ASE 2025
Sun 16 - Thu 20 November 2025 Seoul, South Korea

Redundant test cases, although well-studied in software engineering, are previously underexplored in UI testing of mobile apps. Our study of real-world test suites shows that, in large-scale testing suites, redundancy in UI testing often manifests as redundant UI interactions. Although negligible in traditional script-based workflows, such redundancy severely impacts the efficiency of emerging Large Language Model (LLM)-based UI agents, which incur substantial decision latency and token costs from repeated LLM queries for the same interactions. To this end, based on the idea of reusing LLMs’ former decisions, we present TestWeaver, a cost-effective LLM-based testing framework.
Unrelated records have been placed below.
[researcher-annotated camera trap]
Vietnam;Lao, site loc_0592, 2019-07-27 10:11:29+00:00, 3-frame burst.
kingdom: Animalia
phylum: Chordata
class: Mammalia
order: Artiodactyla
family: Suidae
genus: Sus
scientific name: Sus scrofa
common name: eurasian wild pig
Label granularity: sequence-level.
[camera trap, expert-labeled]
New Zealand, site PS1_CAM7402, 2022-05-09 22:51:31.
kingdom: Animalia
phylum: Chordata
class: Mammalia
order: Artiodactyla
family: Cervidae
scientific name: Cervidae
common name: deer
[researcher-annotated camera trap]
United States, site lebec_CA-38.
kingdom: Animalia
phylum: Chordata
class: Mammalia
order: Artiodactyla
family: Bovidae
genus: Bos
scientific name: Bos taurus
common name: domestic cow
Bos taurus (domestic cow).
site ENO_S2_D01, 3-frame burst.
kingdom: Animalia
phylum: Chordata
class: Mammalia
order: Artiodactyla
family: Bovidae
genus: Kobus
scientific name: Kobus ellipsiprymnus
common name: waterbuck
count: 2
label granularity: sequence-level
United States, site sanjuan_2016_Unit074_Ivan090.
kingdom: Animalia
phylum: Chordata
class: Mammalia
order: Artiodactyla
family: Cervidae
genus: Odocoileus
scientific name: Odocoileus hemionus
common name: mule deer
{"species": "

Leveraging a semantically annotated UI Transition Graph (UTG), TestWeaver is capable of detecting shared interactions across test cases. It processes each interaction with a single LLM query and reuses the result whenever the same interaction occurs. We evaluate TestWeaver on real-world test suites from Meituan. It achieves a 92% success rate with an average cost of $0.11 and 89.7 seconds per case, outperforming the state of the art. We have also deployed TestWeaver in a real-world testing workflow at Meituan for over six months. TestWeaver has executed nearly 2,000 test cases and uncovered 10 previously undetected bugs, while reducing manual testing effort by 75%.